— WORK TO COMPLETE —
The pictures must be left out, while the rest of the data is copied exactly.

— DATA EXCERPT —
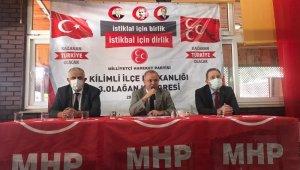 MHP Kozlu ve Kilimli ilçe kongreleri yapıldı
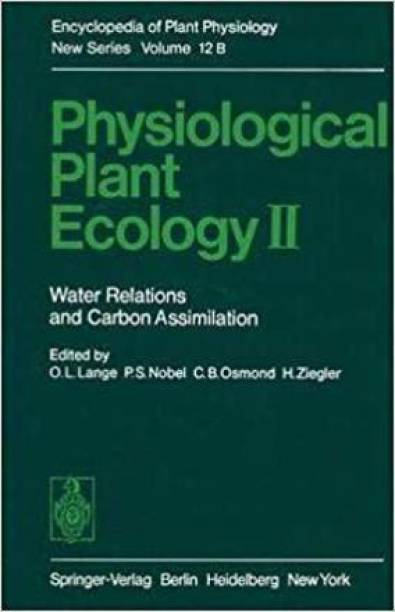 Physiological Plant Ecology II [Special Indian Edition/ Reprint Year : 2020]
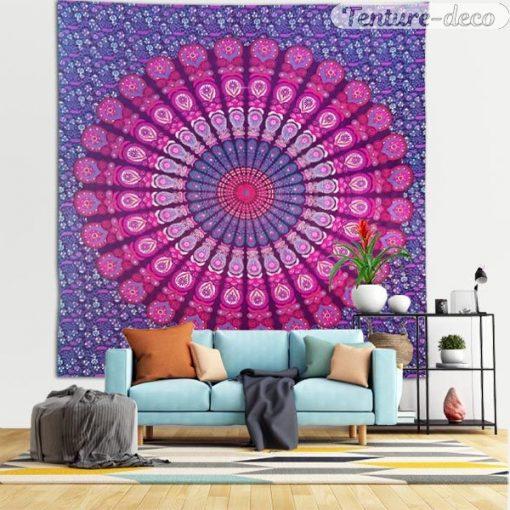 Tenture murale indienne Mandala Rose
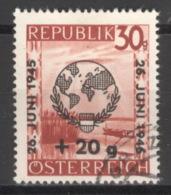 Österreich 771 O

— YOUR SOLUTION —
 MHP Kozlu ve Kilimli ilçe kongreleri yapıldı
 Physiological Plant Ecology II [Special Indian Edition/ Reprint Year : 2020]
 Tenture murale indienne Mandala Rose
 Österreich 771 O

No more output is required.